To be able to predict the next possible word, we need split the text into n-gram. Here we only study case n=2 and n=3.

2-gram

library(RWeka)
options(mc.cores=1)
BigramTokenizer <- function(x) NGramTokenizer(x, Weka_control(min = 2, max = 2, delimiters = ' '))
tdmBitoken <- TermDocumentMatrix(docs, control = list(tokenize = BigramTokenizer, tolower = FALSE, removePunctuation = FALSE))
freqBitoken <- rowSums(as.matrix(tdmBitoken))
freqBitoken <- sort(freqBitoken[freqBitoken > 1], decreasing = TRUE)
bigram <- data.frame(token = names(freqBitoken),freq = freqBitoken)
library(ggplot2)
ggplot(aes(token, freq),data=subset(bigram, freq>100)) +
  geom_bar(stat="identity", fill = "blue") +
  theme(axis.text.x=element_text(angle=45, hjust=1))

plot of chunk unnamed-chunk-6

3-gram

library(RWeka)
TrigramTokenizer <- function(x) NGramTokenizer(x, Weka_control(min = 3, max = 3, delimiters = ' '))
tdmTritoken <- TermDocumentMatrix(docs, control = list(tokenize = TrigramTokenizer, tolower = FALSE))
freqTritoken <- rowSums(as.matrix(tdmTritoken))
freqTritoken <- sort(freqTritoken[freqTritoken > 1], decreasing = TRUE)
trigram <- data.frame(token = names(freqTritoken), freq = freqTritoken)
library(ggplot2)
ggplot(aes(token, freq),data=subset(trigram, freq>10)) +
  geom_bar(stat="identity", fill = "blue") +
  theme(axis.text.x=element_text(angle=45, hjust=1))

plot of chunk unnamed-chunk-7

Future Plan

With 2-grams and 3-grams, we can develope a simple ranking algorithm given typing words by sorting associated grams. However, there are still many problems needs to be addressed.

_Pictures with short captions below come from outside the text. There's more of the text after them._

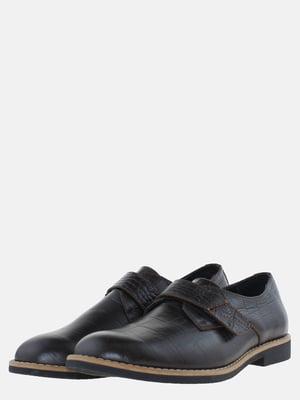 Туфли коричневые | 5633260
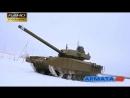 Русский Боевой Танк Т-14 Армата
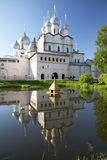 Rostov The Great. The Kremlin Royalty Free Stock Photos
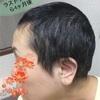 毛の状況(ラストケモから4ヶ月)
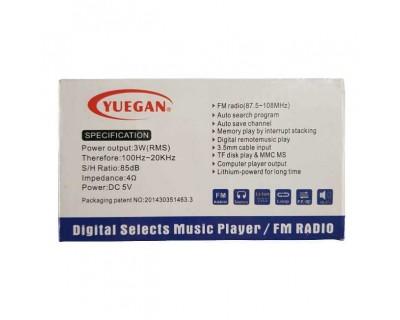قیمت خرید رادیو ضبط واسپیکر یوگان مدل YUEGAN YG-011U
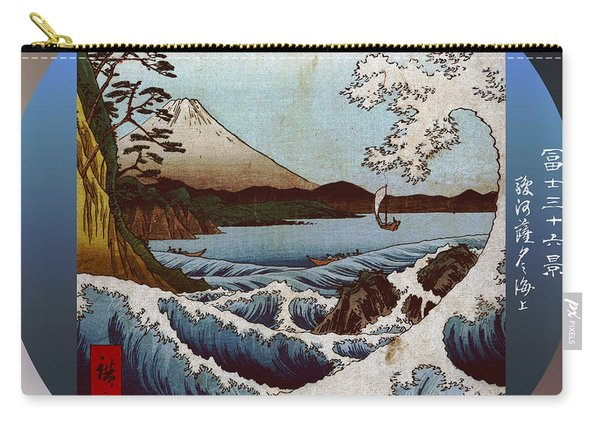 Hiroshigo Mount Fuji Carry-all Pouch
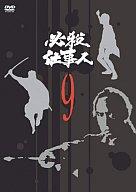 必殺仕事人(9)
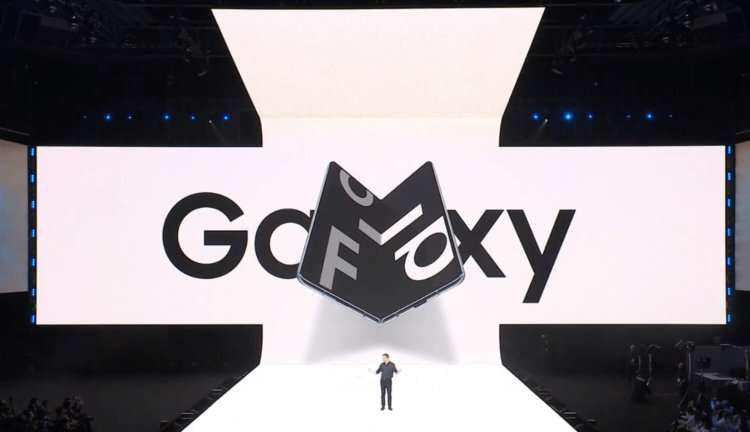 Итоги презентации Samsung: «гибкий» смартфон, флагманы Galaxy S10 и смарт-часы
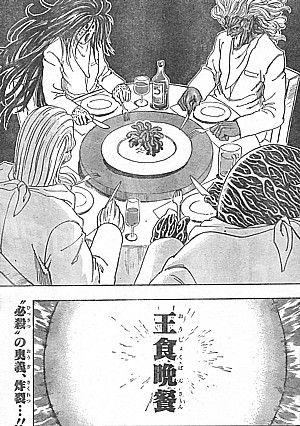 t王食晩餐5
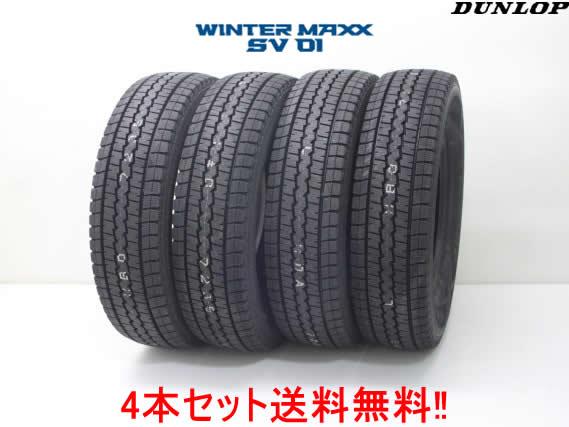 ☆2018年製 DUNLOP WINTER MAXX SV01 ダンロップ ウインター マックスSV01 商用車用スタッドレスタイヤ 155R12 8PR 4本セット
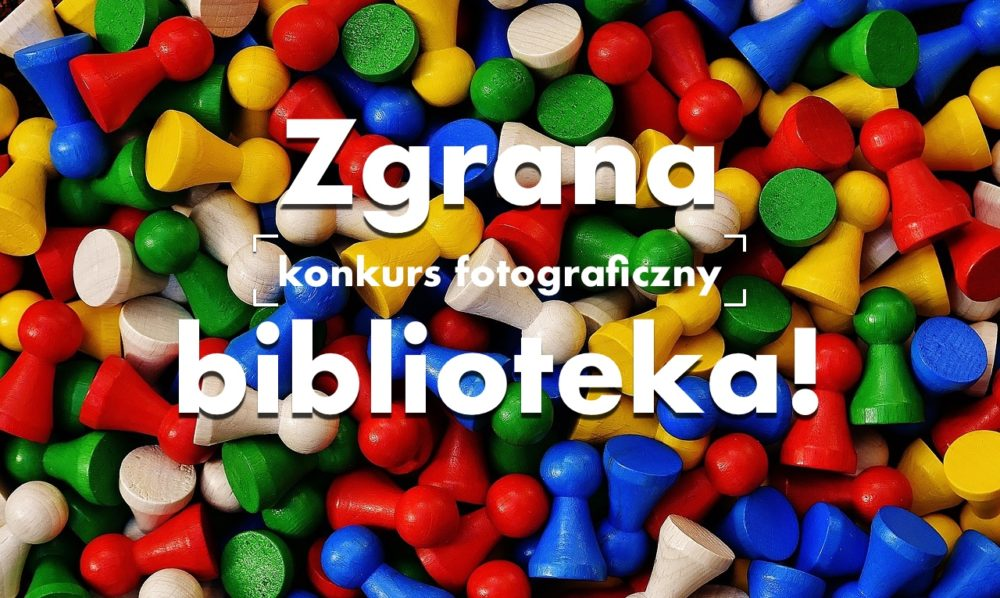 zgranabiblioteka_konkurs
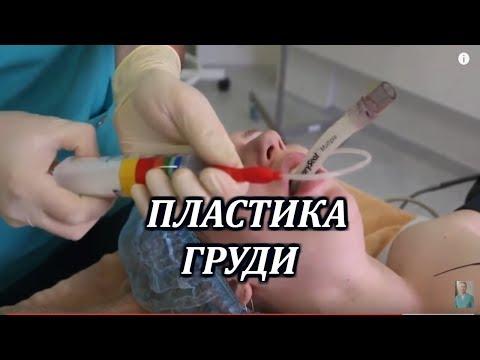 Общий наркоз.Увеличение грудных желёз.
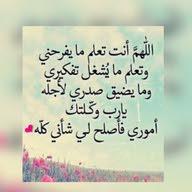 أبو محسن محسن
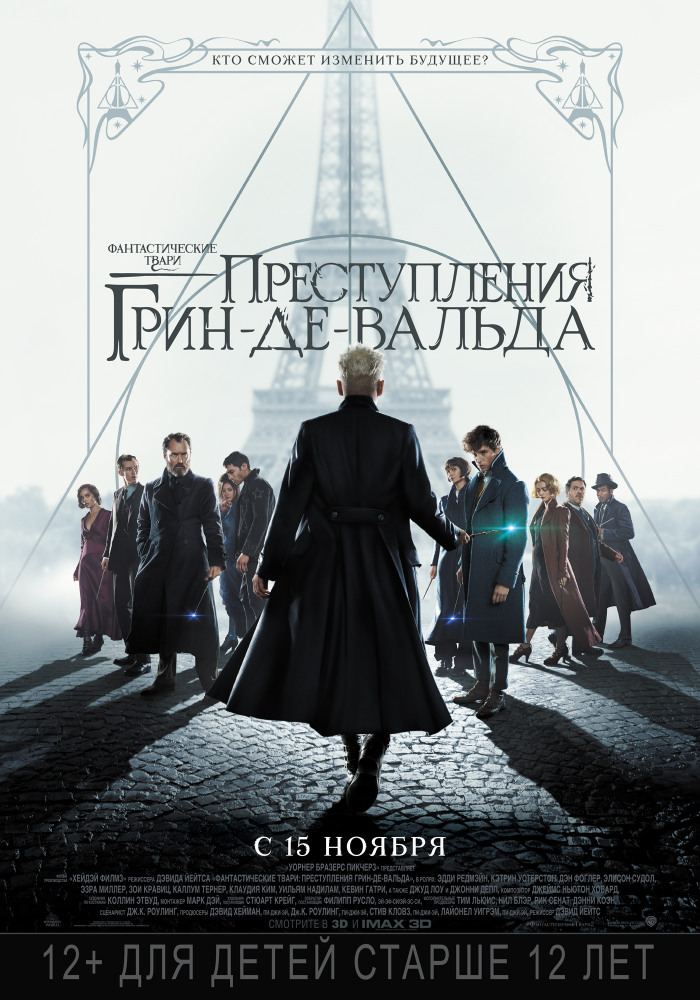 Фантастические твари: Преступления Грин-де-Вальда (Fantastic Beasts: The Crimes of Grindelwald, 2018)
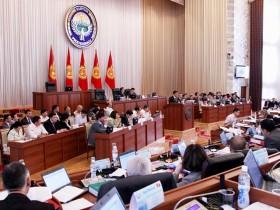 Правительство Киргизии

On data cleaning stage, as mentioned early, a more sophisticated customized algorithm can further remove unwanted characters.
A robust predicting algorithm should be able to deal with typo like “waht”.
To make the data product more practical, we should include the prediction after punctuation.